Gut zweieinhalb Stunden wird gemahlen, gepresst, geschäumt, gemalt. Zum Abschluss führt Jan Sengenberger noch vor, wie im Lille Bønne Latte macchiato gereicht wird. Milch aufschäumen, entlang des Glasrands einfüllen, den Espresso in einer Linie einfüllen und mit einer speziellen Nadel nach links, rechts und durch die Mitte ziehen. Ein florales Muster, das auch den Eleven auf Anhieb gelingt. Nur wenig Kaffee wurde tatsächlich getrunken, doch die Teilnehmer haben vorgesorgt und Thermoskannen mitgebracht. „Als Würfel einfrieren“, empfiehlt der Spezialist, denn: „Das ist optimal für Eiskaffee.“

Die Kunst des Malens mit Crema di Latte

Etwas für Fortgeschrittene ist das florale Muster.

Die Kunst des Malens mit Crema di Latte

Die aufgeschäumte Milch optimal einzugießen wird geübt.

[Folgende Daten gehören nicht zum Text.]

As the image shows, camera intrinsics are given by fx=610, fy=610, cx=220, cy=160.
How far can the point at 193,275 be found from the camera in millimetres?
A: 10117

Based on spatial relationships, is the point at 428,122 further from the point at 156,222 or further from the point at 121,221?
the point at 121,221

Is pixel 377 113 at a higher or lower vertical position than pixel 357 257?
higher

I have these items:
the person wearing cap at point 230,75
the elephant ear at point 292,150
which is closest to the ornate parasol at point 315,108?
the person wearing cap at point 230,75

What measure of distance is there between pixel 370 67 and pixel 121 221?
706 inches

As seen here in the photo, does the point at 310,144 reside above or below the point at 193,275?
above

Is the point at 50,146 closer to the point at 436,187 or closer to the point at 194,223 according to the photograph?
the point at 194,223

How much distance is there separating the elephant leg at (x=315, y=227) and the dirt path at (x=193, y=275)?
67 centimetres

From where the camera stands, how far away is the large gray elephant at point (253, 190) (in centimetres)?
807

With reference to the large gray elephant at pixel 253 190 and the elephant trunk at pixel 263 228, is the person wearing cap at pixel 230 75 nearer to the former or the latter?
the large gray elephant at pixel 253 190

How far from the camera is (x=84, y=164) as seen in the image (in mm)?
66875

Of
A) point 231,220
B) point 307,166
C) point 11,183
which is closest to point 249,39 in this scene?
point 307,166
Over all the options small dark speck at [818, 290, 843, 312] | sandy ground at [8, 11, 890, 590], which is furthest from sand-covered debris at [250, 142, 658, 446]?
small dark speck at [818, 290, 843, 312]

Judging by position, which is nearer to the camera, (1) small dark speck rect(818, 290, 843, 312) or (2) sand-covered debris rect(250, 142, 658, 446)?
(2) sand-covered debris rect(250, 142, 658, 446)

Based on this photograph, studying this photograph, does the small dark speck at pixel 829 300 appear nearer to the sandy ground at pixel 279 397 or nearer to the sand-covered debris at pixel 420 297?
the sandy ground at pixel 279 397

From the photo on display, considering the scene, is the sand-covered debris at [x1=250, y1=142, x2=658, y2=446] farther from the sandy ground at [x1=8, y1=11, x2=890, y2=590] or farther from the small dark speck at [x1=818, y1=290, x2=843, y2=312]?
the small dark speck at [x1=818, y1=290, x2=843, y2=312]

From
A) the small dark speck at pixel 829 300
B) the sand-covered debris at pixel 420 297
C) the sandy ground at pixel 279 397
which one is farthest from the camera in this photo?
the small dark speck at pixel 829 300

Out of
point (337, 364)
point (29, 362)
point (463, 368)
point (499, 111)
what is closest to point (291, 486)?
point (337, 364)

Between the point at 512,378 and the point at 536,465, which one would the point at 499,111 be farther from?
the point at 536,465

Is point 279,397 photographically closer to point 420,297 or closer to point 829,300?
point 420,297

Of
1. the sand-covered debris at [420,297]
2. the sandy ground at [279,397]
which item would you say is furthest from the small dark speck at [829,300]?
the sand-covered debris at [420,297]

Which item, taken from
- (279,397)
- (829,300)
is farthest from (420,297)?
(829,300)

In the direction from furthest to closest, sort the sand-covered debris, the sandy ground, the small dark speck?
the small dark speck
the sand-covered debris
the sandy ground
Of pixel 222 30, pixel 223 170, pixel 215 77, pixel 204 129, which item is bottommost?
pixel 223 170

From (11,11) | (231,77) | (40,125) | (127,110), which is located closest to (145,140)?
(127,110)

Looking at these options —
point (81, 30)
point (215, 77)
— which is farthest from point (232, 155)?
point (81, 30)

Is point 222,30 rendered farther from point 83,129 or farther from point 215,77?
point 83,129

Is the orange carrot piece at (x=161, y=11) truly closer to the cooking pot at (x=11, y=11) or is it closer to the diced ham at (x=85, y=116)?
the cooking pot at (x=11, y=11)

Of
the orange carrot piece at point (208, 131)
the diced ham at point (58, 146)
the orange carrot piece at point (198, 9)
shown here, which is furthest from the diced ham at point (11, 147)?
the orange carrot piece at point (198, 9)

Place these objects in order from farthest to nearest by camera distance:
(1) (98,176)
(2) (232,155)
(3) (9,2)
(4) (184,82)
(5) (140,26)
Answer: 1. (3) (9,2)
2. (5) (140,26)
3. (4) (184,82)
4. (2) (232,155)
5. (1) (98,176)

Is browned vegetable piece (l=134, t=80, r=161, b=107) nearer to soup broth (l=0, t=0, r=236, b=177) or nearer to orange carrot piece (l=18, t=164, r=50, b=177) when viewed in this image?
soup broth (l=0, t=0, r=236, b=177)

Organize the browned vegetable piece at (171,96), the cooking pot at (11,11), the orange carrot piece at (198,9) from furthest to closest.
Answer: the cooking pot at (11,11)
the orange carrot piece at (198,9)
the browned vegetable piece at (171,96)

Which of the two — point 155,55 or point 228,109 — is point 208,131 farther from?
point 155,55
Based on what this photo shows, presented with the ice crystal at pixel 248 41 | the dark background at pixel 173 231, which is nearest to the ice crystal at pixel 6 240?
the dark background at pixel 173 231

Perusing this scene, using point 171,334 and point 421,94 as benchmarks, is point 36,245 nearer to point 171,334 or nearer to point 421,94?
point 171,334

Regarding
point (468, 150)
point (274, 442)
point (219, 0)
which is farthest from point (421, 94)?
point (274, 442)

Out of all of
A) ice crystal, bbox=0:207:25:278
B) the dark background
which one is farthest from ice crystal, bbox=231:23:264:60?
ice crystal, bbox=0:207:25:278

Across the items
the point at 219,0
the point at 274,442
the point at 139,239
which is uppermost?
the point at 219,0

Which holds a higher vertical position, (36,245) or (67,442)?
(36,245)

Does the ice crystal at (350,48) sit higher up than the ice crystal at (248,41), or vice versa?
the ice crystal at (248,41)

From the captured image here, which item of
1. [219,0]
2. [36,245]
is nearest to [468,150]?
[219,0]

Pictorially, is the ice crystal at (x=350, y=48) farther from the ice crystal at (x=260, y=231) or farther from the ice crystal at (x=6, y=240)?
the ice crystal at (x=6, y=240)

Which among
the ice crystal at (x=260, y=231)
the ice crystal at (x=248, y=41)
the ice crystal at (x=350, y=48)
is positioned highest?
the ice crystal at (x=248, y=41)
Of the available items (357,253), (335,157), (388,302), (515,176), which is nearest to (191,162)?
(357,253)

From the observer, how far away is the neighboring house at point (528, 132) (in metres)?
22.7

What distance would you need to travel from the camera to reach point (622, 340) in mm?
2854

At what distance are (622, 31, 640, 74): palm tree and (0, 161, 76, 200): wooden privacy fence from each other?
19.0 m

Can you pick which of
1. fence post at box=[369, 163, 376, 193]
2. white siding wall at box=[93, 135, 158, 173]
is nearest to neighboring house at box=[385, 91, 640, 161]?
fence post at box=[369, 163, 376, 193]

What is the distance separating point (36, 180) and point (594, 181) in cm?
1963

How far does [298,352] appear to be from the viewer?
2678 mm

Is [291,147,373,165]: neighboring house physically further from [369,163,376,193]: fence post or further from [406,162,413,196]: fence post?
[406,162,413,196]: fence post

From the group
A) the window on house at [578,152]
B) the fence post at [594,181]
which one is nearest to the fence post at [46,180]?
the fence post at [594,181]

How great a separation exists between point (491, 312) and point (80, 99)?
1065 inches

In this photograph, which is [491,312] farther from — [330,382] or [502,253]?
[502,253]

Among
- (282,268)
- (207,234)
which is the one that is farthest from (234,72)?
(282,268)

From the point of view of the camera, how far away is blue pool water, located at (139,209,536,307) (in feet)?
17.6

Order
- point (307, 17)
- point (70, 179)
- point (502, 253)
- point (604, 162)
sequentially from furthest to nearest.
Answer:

Wichtig ist der Proteingehalt

Meisterschaften Amtierender deutscher Meister bei den Meisterschaften der Specialty Coffee Association (SCA) in der Disziplin Latte Art ist Daniel Gerlach aus Bamberg. Auf der Homepage der SCA Germany heißt es: „Eine objektive Bewertung der Leistung der Latte Artisten wird durch eine fachkundige Jury vorgenommen, die neben dem Aussehen der Getränke auch die technische Seite beleuchtet, also ob die Baristi auf dem Weg zum Kunstwerk in der Tasse ihr Handwerkszeug perfekt beherrschen. Alles in allem fließen in das Gesamturteil über vierzig Seiten Regelwerk mit ein.“

Milch und Milchalternativen „Es lässt sich alles schäumen“, weiß der Experte, so auch mit Milchalternativen. Wichtig sei vor allem der Proteingehalt. Welche Art von Milch man schlussendlich auswählt, sei vor allem eine Geschmacksfrage. „Milch und Milchkännchen sollten vor Beginn jedoch kalt sein“, empfiehlt er. Besitzt man keine Maschine mit Dampfdüsen, dann lässt sich auch mithilfe der French-Press-Methode ein Milchschaum erzeugen, den man zum Malen verwenden kann.